CHINO VALLEY – The Water Infrastructure Finance Authority of Arizona (WIFA) has approved a $750,000 loan to Chino Valley for design and engineering plans for the town's new wastewater treatment system.
Chino Valley plans to build a 500,000-gallon-per-day wastewater treatment plant, expandable to 5 million gallons per day, along with related collection and recharge systems. Both the wastewater treatment plant and the effluent recharge system will be on Old Home Manor, an 800-acre parcel east of Highway 89 that the town already owns.
Community Development Director Stu Spaulding has been working with locally owned Copeland Geotechnical Consultants since March to complete the master design concept for the sewer collection system. The company is starting the preliminary design this week, which includes engineering plans for the major 27-inch sewer line that will connect the plant to individual yard lines.
Spaulding expects to complete the design in about six months and hopes to build the wastewater treatment plant in about two years.
The town also has hired Rick Giardina of RD&A in Denver, Colo., to do a water and sewer rate study. His report will include a financial plan to repay the debt that the town will assume building its new wastewater treatment plant and water company. The town also will locate its new water company at Old Home Manor.
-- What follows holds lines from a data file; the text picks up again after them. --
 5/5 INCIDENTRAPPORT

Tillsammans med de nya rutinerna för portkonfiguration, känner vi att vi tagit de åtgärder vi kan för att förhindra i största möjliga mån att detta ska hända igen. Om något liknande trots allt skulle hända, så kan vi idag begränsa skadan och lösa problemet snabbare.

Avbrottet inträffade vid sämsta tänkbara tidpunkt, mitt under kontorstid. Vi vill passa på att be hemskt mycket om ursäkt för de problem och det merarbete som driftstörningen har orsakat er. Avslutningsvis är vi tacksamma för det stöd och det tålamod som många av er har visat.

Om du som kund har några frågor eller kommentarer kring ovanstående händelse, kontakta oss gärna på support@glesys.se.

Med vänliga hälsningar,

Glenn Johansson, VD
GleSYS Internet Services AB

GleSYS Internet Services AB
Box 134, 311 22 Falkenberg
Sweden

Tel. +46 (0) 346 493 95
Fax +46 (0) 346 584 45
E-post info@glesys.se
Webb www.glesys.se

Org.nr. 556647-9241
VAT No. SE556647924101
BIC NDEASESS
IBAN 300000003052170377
Giardina explained preliminary study results recently to Town Council members. The plan is for new home sewer hook-up fees to repay loans and pay for hook-up construction. Chino Valley hopes to use Community Development Block Grant (CDBG) money to pay hook-up fees for qualifying existing homes in the Chino Meadows area. The town will require new developments to connect to the municipal wastewater system.
The council will set sewer and water rates when they receive Giardina's final report.
Growth in Chino Valley, septic systems on smaller-sized lots, and potential pollution of the Little Chino aquifer, which provides drinking water to both Chino Valley and the City of Prescott, have prompted town officials to protect the aquifer by building the new sewer system. A recent study recommended abandoning existing leach fields on smaller lots and building a sewer system. The town expects local, WIFA, and U.S. Department of Agriculture Rural Development loans and grants to pay for the construction.
The town estimates total project at $16.7 million, including $4 million for the cost of 80 acres of land at Old Home Manor. WIFA's share will be $7,970,000 (including the $750,000 design phase) and the USDA's portion will be $3 million. The balance of approximately $5 million will come from local sources.
Chino Valley plans to conduct a bond election in March to obtain voter approval for sewer project indebtedness once the design is complete. Access to WIFA low-interest financial help requires voter approval.